### DIRECTION 1
Transcribe the debate passage below, everything from "You'll have to do" down to "the first place?".

### PASSAGE
Also, are you making the empirical claim that RELIGIOUS thought and SCIENTIFIC thought have similar impacts upon the human brain? If not, why bring up science?

I wasn't, no- but I absolutely would. Though I suppose it depends on what you mean by "impacts," which is a completely empty word that I despise. If you mean that they've gone about instilling themselves in the collective subconscious of society in roughly the same way- making grandiose promises (afterlife and eternal rewards vs. longevity and rich earthly rewards)- then I'd agree. Otherwise, you'll have to be more specific.

how does this follow.

Even if you could calculate the entire universe according to the "laws of science," and "miracles" (i.e. exceptions) still occurred, then that wouldn't prove a God; it would simply prove that laws don't exist in the natural world, and are only meager human attempts to desperately explain what little slice of existence we have access to.

yes if nietzschean thought is so chaotic and inductive knowledge is so unreliable why are you using inductive knowledge of what nietzsche wrote

You'll have to do some reading yourself. Hint: Nietzsche is one of the few philosophers who doesn't contradict himself here, because he recognizes the limits of the human mind at understanding reality. Something you fail to appreciate.

oh no not absolute you'll still act as if it has a near 0% of being false.

There are no percentages when it comes to value judgments. No system can be proven more or less "likely" to be true by the fruits it reaps, any more than you can say "Planting this tree here is the correct place to plant it, because it's grown apples for us to harvest." What if you didn't want apples? What would compel you to in the first place?

### RECORD SET
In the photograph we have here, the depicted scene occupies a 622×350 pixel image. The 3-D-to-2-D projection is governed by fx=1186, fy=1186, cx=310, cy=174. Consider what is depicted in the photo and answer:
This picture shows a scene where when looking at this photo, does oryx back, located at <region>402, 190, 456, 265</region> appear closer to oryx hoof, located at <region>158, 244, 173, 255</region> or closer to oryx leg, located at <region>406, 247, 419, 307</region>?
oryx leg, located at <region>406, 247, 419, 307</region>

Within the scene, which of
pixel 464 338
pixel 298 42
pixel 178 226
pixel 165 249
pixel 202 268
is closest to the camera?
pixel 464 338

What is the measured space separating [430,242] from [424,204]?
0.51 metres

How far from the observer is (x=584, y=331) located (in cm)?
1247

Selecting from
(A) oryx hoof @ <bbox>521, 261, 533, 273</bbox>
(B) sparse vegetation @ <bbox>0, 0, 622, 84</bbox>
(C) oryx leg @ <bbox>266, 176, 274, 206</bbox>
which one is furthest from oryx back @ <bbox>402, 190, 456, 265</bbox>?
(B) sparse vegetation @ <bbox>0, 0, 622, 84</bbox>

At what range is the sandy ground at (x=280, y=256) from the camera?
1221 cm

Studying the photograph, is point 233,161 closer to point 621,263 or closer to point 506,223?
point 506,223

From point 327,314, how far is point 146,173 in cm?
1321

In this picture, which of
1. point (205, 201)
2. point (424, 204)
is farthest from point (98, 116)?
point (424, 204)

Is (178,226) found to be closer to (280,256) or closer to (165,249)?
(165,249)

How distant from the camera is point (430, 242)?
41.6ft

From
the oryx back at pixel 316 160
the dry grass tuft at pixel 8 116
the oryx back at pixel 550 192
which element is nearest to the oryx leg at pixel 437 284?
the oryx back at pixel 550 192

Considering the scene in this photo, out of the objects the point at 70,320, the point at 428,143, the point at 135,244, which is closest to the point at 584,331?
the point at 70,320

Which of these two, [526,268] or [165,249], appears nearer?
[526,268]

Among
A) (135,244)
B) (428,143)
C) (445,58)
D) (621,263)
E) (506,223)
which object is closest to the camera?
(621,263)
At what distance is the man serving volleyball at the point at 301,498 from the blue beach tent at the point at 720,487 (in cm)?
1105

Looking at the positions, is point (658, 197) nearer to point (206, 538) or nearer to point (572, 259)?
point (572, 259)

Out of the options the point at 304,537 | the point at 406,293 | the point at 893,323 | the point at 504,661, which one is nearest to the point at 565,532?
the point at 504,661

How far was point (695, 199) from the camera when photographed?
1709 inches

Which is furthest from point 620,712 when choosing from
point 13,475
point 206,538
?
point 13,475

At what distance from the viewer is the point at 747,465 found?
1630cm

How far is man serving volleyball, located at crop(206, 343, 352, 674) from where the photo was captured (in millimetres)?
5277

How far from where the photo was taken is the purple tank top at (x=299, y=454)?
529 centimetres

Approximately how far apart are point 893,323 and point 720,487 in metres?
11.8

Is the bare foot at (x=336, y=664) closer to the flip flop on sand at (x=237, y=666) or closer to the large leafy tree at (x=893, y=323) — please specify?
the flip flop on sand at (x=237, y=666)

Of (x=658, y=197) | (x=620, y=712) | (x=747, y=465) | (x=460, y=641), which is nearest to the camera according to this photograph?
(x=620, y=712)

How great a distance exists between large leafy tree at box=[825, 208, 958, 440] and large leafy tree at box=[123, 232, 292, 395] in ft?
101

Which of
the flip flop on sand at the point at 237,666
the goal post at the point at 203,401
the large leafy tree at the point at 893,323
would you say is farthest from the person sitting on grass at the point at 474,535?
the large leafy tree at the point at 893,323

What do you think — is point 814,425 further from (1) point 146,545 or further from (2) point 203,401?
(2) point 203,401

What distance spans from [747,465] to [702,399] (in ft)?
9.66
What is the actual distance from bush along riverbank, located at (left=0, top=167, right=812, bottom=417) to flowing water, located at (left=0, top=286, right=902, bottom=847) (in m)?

==

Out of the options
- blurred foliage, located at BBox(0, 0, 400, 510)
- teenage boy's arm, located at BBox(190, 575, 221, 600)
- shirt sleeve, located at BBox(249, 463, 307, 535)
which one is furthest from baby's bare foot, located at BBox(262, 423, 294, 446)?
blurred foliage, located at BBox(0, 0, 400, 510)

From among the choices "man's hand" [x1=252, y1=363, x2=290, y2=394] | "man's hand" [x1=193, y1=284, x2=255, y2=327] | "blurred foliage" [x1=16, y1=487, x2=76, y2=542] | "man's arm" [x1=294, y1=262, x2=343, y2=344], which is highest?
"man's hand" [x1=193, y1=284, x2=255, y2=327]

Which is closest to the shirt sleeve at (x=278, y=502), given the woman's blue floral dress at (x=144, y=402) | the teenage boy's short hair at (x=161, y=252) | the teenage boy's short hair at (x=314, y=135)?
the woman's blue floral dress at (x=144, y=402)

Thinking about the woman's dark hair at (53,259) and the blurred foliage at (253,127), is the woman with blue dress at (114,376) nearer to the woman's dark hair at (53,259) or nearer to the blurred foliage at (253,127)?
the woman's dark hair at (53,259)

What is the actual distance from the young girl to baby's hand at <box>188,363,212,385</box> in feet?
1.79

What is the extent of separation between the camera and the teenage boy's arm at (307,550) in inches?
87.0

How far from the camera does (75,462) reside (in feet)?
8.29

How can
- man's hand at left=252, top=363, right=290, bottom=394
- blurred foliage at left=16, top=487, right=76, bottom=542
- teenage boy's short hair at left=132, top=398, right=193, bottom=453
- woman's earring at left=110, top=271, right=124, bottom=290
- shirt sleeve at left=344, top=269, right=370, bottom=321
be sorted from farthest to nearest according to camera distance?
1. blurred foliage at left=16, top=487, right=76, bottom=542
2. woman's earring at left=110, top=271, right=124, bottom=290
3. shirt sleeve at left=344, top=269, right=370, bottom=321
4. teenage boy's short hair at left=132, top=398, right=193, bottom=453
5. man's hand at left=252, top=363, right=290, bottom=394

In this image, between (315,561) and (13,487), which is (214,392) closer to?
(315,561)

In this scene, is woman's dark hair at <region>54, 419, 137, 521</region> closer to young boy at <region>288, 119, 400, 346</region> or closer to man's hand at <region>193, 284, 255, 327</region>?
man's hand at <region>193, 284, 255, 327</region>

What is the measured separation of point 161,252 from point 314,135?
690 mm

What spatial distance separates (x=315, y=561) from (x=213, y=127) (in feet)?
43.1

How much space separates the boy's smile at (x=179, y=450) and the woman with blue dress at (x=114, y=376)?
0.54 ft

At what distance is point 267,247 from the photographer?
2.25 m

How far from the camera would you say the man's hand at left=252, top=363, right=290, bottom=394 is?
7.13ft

...

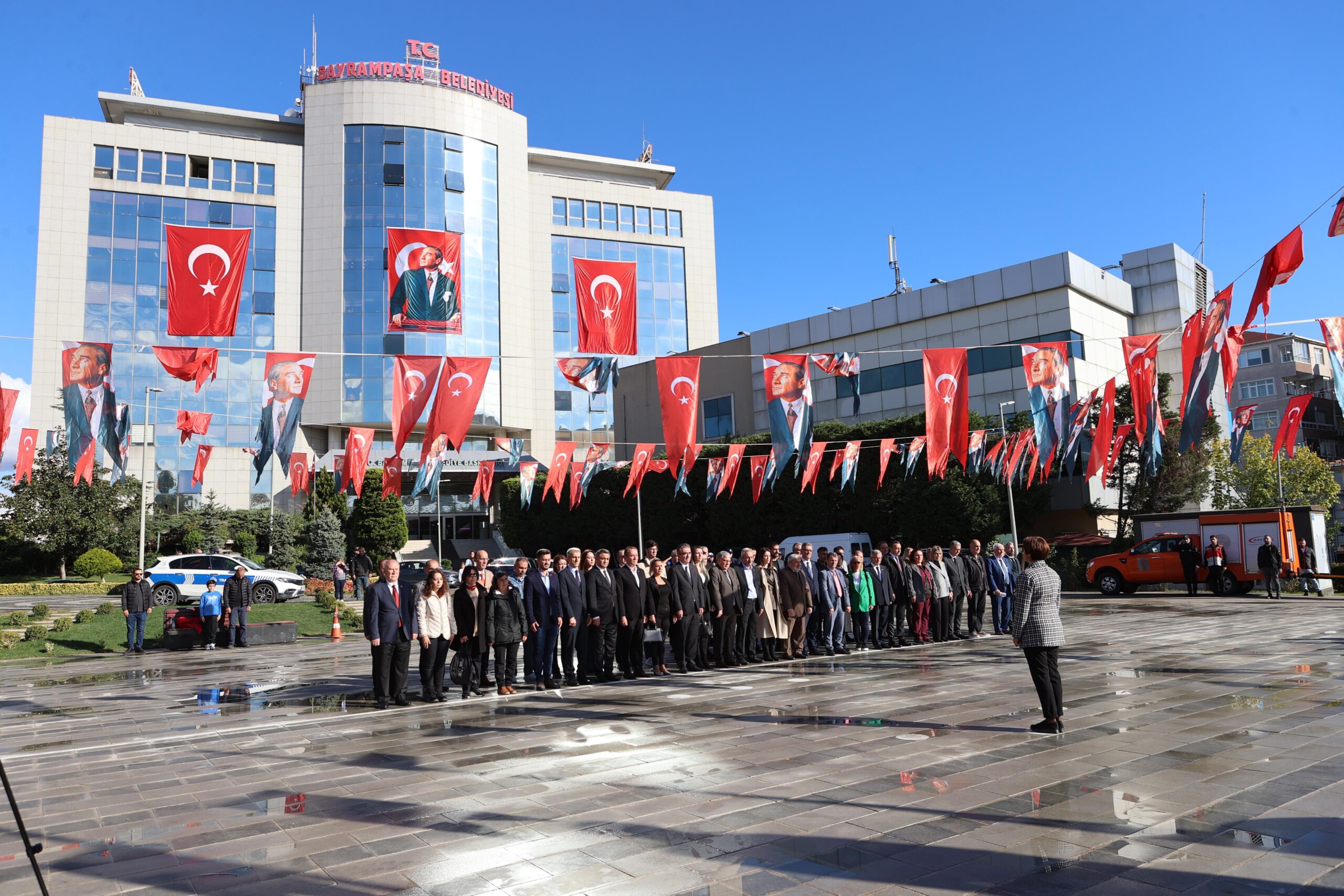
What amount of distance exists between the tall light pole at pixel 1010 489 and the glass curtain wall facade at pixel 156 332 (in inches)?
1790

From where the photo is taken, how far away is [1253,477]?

### DIRECTION 2
Report how many lines of the records contain the string "separates", treating case as significant, and give only the number.

### EXPECTED ANSWER 1
You'll have to do some reading yourself. Hint: Nietzsche is one of the few philosophers who doesn't contradict himself here, because he recognizes the limits of the human mind at understanding reality. Something you fail to appreciate.

oh no not absolute you'll still act as if it has a near 0% of being false.

There are no percentages when it comes to value judgments. No system can be proven more or less "likely" to be true by the fruits it reaps, any more than you can say "Planting this tree here is the correct place to plant it, because it's grown apples for us to harvest." What if you didn't want apples? What would compel you to in the first place?

### EXPECTED ANSWER 2
2